IN Brief:
- Heidelberg Materials UK will supply approximately 35,000 tonnes of asphalt under a North Yorkshire Highways framework.
- The opening Pateley Bridge scheme used local aggregate, CarbonLock biogenic asphalt, and high-skid-resistance materials.
- Local production shortened delivery distances while specialist layers addressed historic cobbles, a steep gradient, and restricted planing depth.
Heidelberg Materials UK has secured a 12-month framework with North Yorkshire Highways to supply approximately 35,000 tonnes of asphalt for road maintenance and improvement schemes across the county.
The agreement was awarded through competitive tender and has begun with resurfacing work on Pateley Bridge High Street. Asphalt for the scheme was produced at Heidelberg Materials’ Pateley Bridge plant using aggregate from the adjoining Coldstones Quarry, approximately three miles from the works.
Producing locally shortened the delivery route considerably compared with supply from the company’s Leeds plant, which is around 29 miles away. Reduced haulage supported the project’s carbon objectives while also limiting vehicle movements and providing tighter control over delivery times during restricted working hours.
The Pateley Bridge scheme presented several technical constraints.
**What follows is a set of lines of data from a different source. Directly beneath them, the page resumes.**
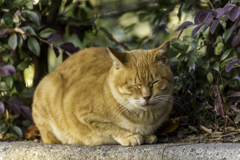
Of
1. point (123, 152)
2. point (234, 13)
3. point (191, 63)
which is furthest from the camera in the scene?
point (191, 63)

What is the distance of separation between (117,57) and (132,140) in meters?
0.69

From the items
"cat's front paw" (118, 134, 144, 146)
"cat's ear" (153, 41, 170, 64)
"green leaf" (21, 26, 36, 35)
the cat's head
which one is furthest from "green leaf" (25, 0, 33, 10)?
"cat's front paw" (118, 134, 144, 146)

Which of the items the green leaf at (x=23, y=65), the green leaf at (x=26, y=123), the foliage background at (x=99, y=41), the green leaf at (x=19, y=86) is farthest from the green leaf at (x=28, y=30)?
the green leaf at (x=26, y=123)

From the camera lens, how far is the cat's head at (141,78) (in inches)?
96.5

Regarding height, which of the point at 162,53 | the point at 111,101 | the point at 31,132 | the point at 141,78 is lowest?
the point at 31,132

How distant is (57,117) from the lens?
295 cm

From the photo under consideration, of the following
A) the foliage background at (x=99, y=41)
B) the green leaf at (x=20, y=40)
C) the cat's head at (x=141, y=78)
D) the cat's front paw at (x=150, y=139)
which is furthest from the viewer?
the green leaf at (x=20, y=40)

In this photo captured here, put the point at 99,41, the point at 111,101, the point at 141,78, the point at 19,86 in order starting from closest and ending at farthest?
the point at 141,78, the point at 111,101, the point at 19,86, the point at 99,41

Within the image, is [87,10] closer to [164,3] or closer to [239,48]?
[164,3]

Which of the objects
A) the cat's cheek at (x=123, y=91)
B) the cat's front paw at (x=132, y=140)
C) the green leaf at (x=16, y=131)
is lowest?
the green leaf at (x=16, y=131)

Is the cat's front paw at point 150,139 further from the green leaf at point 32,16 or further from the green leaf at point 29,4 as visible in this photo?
the green leaf at point 29,4

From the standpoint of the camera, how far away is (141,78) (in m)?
2.46

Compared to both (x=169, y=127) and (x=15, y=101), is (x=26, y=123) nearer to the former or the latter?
(x=15, y=101)

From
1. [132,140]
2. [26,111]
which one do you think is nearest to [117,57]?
[132,140]
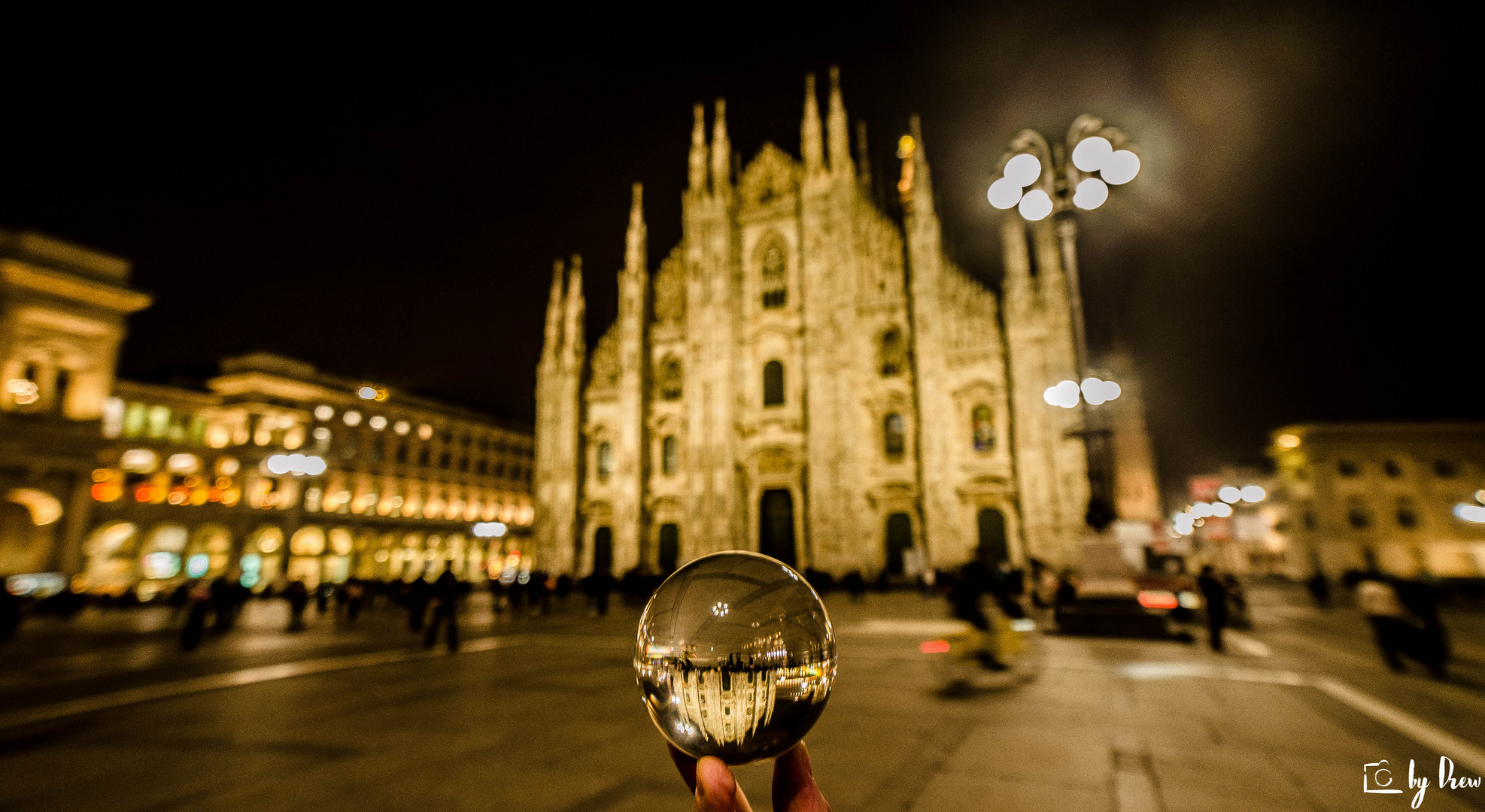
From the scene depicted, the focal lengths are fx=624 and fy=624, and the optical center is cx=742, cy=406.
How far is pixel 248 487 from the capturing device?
4041cm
Historic cobbles remained beneath the road surface, the alignment includes a steep gradient, and the permitted planing depth was limited, leaving the project team to select materials capable of performing within a relatively shallow pavement construction.
A Tufflex stress-absorbing membrane interlayer was used within the binder course to help manage movement and reduce reflective cracking from the underlying structure. The surface course used Tufflex D with high-polished-stone-value aggregate to provide skid resistance on the gradient and under the traffic conditions expected through the town.
Heidelberg Materials also incorporated its CarbonLock biogenic asphalt technology. The binder contains biogenic material that has absorbed carbon dioxide during growth, with the stored carbon remaining locked within the pavement and retained when the asphalt is later recovered and recycled.
Because the asphalt plant sits within the Nidderdale National Landscape, the supplier worked with local authorities and residents to operate outside its normal hours. Night production allowed the highways team to complete the resurfacing with less disruption to daytime traffic and town-centre businesses.
The framework gives North Yorkshire Highways access to a defined local supply volume while allowing individual maintenance schemes to be planned around network condition, funding, and seasonal requirements. For the producer, the agreement provides a more predictable demand profile across the 12-month term.
Local asphalt supply has become increasingly important as highways clients seek to reduce transport emissions and improve resilience. Asphalt is delivered hot and must reach the paving operation within controlled time and temperature limits, making distance, congestion, weather, and plant availability central to programme and quality.
A nearby quarry and coating plant can reduce those variables, but local production alone does not guarantee lower whole-life impact. Mix design, durability, recycled content, fuel use, paving quality, and future maintenance frequency all influence the carbon and cost performance of the finished road.
CarbonLock forms part of a widening range of asphalt technologies intended to reduce embodied emissions. A recent station access project used carbon-negative asphalt at Golborne transport hub, reflecting growing client interest in products that combine recycled content, lower-temperature production, alternative binders, or biogenic carbon storage.
Claims around stored or avoided carbon will face increasing scrutiny as these materials move into larger frameworks. Clients need consistent product declarations, system boundaries, and accounting methods so competing mixes can be assessed on a comparable basis rather than through isolated headline figures.
Durability remains the decisive test for any lower-carbon pavement. A mix that reduces production emissions but requires earlier replacement can increase whole-life material use, traffic management, labour, and disruption. The Pateley Bridge specification therefore combines carbon reduction with high skid resistance and measures intended to control cracking over the existing substrate.
Maintaining roads over historic foundations is a common challenge for local authorities. Full reconstruction can provide a more uniform pavement but carries higher cost, longer closures, greater excavation, and increased waste, while shallow resurfacing relies on materials capable of tolerating movement and variable support.
Framework arrangements can help authorities standardise those technical decisions and gather performance data across several sites. Where suppliers, designers, and maintenance teams use consistent records, they can compare mix performance, defect development, carbon data, and treatment life rather than evaluating schemes independently.
Capacity across the asphalt network is another concern, particularly as major infrastructure and local maintenance programmes compete for aggregates, bitumen, transport, and paving crews. Securing regional supply through a framework provides some visibility, although volumes will still need to be coordinated around plant shutdowns, peak demand, and specialist aggregate availability.
The North Yorkshire agreement also illustrates how procurement is shifting from material price alone towards a combination of logistics, technical performance, environmental data, and service reliability. Suppliers increasingly need to support mix selection, production planning, documentation, and site delivery rather than simply quoting a rate per tonne.
With the first project completed under demanding physical and operational conditions, the framework now moves into its wider maintenance programme. Its performance will be judged through pavement life, consistency of supply, disruption, and verified carbon outcomes across the county’s varied urban and rural network.